Records provided —
____
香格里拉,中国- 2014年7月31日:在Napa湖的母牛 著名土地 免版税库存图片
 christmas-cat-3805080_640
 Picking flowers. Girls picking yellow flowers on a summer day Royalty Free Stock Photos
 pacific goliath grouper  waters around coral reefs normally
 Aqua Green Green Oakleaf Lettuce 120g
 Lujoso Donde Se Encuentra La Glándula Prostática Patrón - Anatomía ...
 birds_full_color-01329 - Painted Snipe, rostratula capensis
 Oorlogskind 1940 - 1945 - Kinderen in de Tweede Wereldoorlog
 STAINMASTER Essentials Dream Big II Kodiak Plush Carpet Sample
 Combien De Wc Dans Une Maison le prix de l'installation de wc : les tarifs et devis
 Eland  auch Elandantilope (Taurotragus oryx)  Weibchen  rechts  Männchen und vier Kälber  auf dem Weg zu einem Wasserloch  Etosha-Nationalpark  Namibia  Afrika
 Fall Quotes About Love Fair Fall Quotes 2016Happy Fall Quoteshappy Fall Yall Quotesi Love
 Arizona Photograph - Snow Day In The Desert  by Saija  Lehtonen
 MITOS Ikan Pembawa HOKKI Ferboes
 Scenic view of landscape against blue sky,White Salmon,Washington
____
Task instructions — Output the entries exactly.

Task solution —
香格里拉,中国- 2014年7月31日:在Napa湖的母牛 著名土地 免版税库存图片
 christmas-cat-3805080_640
 Picking flowers. Girls picking yellow flowers on a summer day Royalty Free Stock Photos
 pacific goliath grouper  waters around coral reefs normally
 Aqua Green Green Oakleaf Lettuce 120g
 Lujoso Donde Se Encuentra La Glándula Prostática Patrón - Anatomía ...
 birds_full_color-01329 - Painted Snipe, rostratula capensis
 Oorlogskind 1940 - 1945 - Kinderen in de Tweede Wereldoorlog
 STAINMASTER Essentials Dream Big II Kodiak Plush Carpet Sample
 Combien De Wc Dans Une Maison le prix de l'installation de wc : les tarifs et devis
 Eland  auch Elandantilope (Taurotragus oryx)  Weibchen  rechts  Männchen und vier Kälber  auf dem Weg zu einem Wasserloch  Etosha-Nationalpark  Namibia  Afrika
 Fall Quotes About Love Fair Fall Quotes 2016Happy Fall Quoteshappy Fall Yall Quotesi Love
 Arizona Photograph - Snow Day In The Desert  by Saija  Lehtonen
 MITOS Ikan Pembawa HOKKI Ferboes
 Scenic view of landscape against blue sky,White Salmon,Washington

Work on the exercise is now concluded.